The second point I want to start developing is the notion of sustainability. I suspect we'll have a second round, and we might be able to get into it a little more. I actually find the choice of term quite interesting because usually it's used in the context of sustainable development, but here you're using it with regard to the viability of the fiscal framework as it's being put forward.
When you talk about sustainable development, you're looking at three things: you're looking at the economy; you're looking at social aspects; and of course you're looking at the environment. A blind, across-the-board tax cut—the one Ms. Glover refers to and the one she's trying to get you to talk about, whether or not in the long term they're a good idea--by definition, doesn't help a company that didn't make a profit, because it didn't pay any taxes. So if you have a manufacturing concern in Quebec or if you have a forestry operation in Ontario or B.C. that didn't make a profit, you didn't get anything from those across-the-board tax cuts. The money, the billions in question, goes to the ones that had the highest profits, the Encanas of this world in the oil patch and the Royal Bank and the other chartered banks that are making record profits.

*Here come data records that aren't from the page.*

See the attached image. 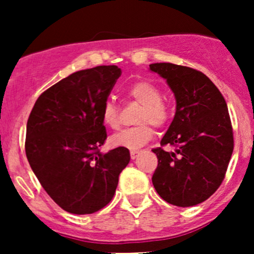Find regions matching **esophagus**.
I'll use <instances>...</instances> for the list:
<instances>
[{
    "label": "esophagus",
    "mask_w": 254,
    "mask_h": 254,
    "mask_svg": "<svg viewBox=\"0 0 254 254\" xmlns=\"http://www.w3.org/2000/svg\"><path fill=\"white\" fill-rule=\"evenodd\" d=\"M140 155V151H130V156H131V160H135V158L139 157Z\"/></svg>",
    "instance_id": "1"
}]
</instances>
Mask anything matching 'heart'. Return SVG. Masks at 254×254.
Wrapping results in <instances>:
<instances>
[{"instance_id":"b5f03b06","label":"heart","mask_w":254,"mask_h":254,"mask_svg":"<svg viewBox=\"0 0 254 254\" xmlns=\"http://www.w3.org/2000/svg\"><path fill=\"white\" fill-rule=\"evenodd\" d=\"M127 96L142 106L137 117V122L141 124L114 134L111 137V143L115 147L136 151L146 145L152 137V129L148 123L150 122L153 127H162L170 120L171 109L168 104L161 99L162 96L160 89L151 82H135L127 89ZM101 118L103 124L109 129L119 127V111L113 102L108 101L103 104Z\"/></svg>"}]
</instances>
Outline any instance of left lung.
<instances>
[{
  "instance_id": "left-lung-1",
  "label": "left lung",
  "mask_w": 254,
  "mask_h": 254,
  "mask_svg": "<svg viewBox=\"0 0 254 254\" xmlns=\"http://www.w3.org/2000/svg\"><path fill=\"white\" fill-rule=\"evenodd\" d=\"M150 71L166 79L176 98L175 118L161 140L176 148L152 150L158 158L153 187L172 205H198L224 181L234 151L227 104L200 71L170 63L151 64Z\"/></svg>"
}]
</instances>
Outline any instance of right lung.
I'll use <instances>...</instances> for the list:
<instances>
[{
    "mask_svg": "<svg viewBox=\"0 0 254 254\" xmlns=\"http://www.w3.org/2000/svg\"><path fill=\"white\" fill-rule=\"evenodd\" d=\"M120 68L81 70L40 94L27 123L25 155L50 198L65 211L93 214L112 200L127 148L103 153L107 139L101 111Z\"/></svg>",
    "mask_w": 254,
    "mask_h": 254,
    "instance_id": "1",
    "label": "right lung"
}]
</instances>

With regard to the fiscal sustainability of what's being proposed, you've come to a simple, clear understanding. You say we've got an aging population, a demographic challenge, low productivity, an economic challenge, and we're going to have to increase tax revenue or reduce spending, otherwise it's not going to work, in the simplest possible terms. Isn't part of the solution to start using that fiscal space that we assume is there—because we're having tax reductions—and start targeting those areas of the economy that are the most productive, that are the most forward-looking, that are the most likely to create employment, and that are the most innovative? Isn't that what we should be doing, instead of giving more tax breaks to the oil patch and to the banks?